Martin put the whole thing out of her mind — until last month, when hundreds of post cards arrived in the mail at households all over Inglewood, including her own. Friends and neighbors inundated Martin with phone calls; she began being recognized by strangers on the street who called her a celebrity. Martin was dismayed not only by what she considered an invasion of privacy orchestrated by Wal-Mart, but by the assumption by the public that she was a Wal-Mart spokesperson. Fearing harassment by opponents of Measure 4A, Martin began staying home more; flooded with calls from both proponents and detractors of Wal-Mart, which often begin early in the morning and continue until 11 at night, she frequently doesn’t answer her phone. Martin says she feels duped and angry, but mostly she’s bewildered. She called up Inglewood Mayor Roosevelt Dorn to complain about Wal-Mart’s tactics; Dorn empathized with his constituent but did not revoke his support of the measure. “What I want to know is, what have I done wrong?” says Martin, sounding close to tears for the second time.

A Wal-Mart representative had no immediate comment, but promised to look into the matter.

Egregious as it is, it’s unlikely that Martin’s story would have surfaced at all were it not for the fact she belongs to Holy Lutheran.

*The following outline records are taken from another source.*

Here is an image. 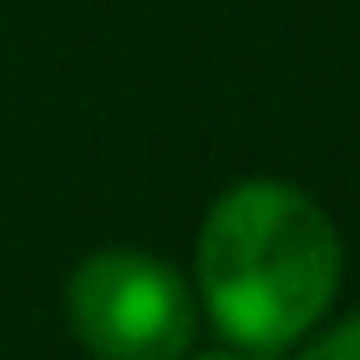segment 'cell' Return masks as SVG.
Wrapping results in <instances>:
<instances>
[{
	"instance_id": "7a4b0ae2",
	"label": "cell",
	"mask_w": 360,
	"mask_h": 360,
	"mask_svg": "<svg viewBox=\"0 0 360 360\" xmlns=\"http://www.w3.org/2000/svg\"><path fill=\"white\" fill-rule=\"evenodd\" d=\"M68 321L96 360H180L197 304L174 264L141 248H101L68 276Z\"/></svg>"
},
{
	"instance_id": "3957f363",
	"label": "cell",
	"mask_w": 360,
	"mask_h": 360,
	"mask_svg": "<svg viewBox=\"0 0 360 360\" xmlns=\"http://www.w3.org/2000/svg\"><path fill=\"white\" fill-rule=\"evenodd\" d=\"M304 360H360V315L354 321H343V326H332Z\"/></svg>"
},
{
	"instance_id": "277c9868",
	"label": "cell",
	"mask_w": 360,
	"mask_h": 360,
	"mask_svg": "<svg viewBox=\"0 0 360 360\" xmlns=\"http://www.w3.org/2000/svg\"><path fill=\"white\" fill-rule=\"evenodd\" d=\"M197 360H242V354H197Z\"/></svg>"
},
{
	"instance_id": "6da1fadb",
	"label": "cell",
	"mask_w": 360,
	"mask_h": 360,
	"mask_svg": "<svg viewBox=\"0 0 360 360\" xmlns=\"http://www.w3.org/2000/svg\"><path fill=\"white\" fill-rule=\"evenodd\" d=\"M343 248L315 197L281 180L231 186L197 231V287L242 349H287L338 292Z\"/></svg>"
}]
</instances>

The church is one of the newest members of L.A. Metro, essentially a local chapter of the national community-organizing outfit Industrial Areas Foundation (IAF). L.A. Metro backs a variety of progressive, grassroots campaigns, many of them pro-worker. Last week, Scott, other L.A. Metro members, and several Inglewood officials and activists held a town-hall meeting at Holy Trinity about the Wal-Mart initiative; partly because news of the Martin experience had spread, the room was packed and indignation ran high. Scott says the silver lining in Martin’s nightmare is that it has galvanized an opposition that up until recently lacked visibility. “Here’s one of my seniors being used, and I’m angry,” says Scott, who has lived in Inglewood since 1968. “I see this as a church issue, and I’m going to take the gospel out to the people. We’re not going to wait for it to happen.”

Whatever happens with the initiative next week, the most distressing outcome may be that Martin, a stalwart voter, will make good on a consideration not to support any causes in the future and withdraw from the democratic process altogether. Though in constant need of low-priced goods for her children and grandchildren — the perfect Wal-Mart customer profile — she’s already decided to stop shopping there and is contemplating closing the account she set up there for her granddaughter, herself a mother. “These are not the kind of people you want to be associated with,” says Martin. Ironically, the election next week is a moot point for her; like so many other seniors, she voted absentee before she had all the facts and, of course, before she experienced Wal-Mart’s exploitative tendencies firsthand. “I tell you,” she says wistfully, “I wish I could get my vote back.”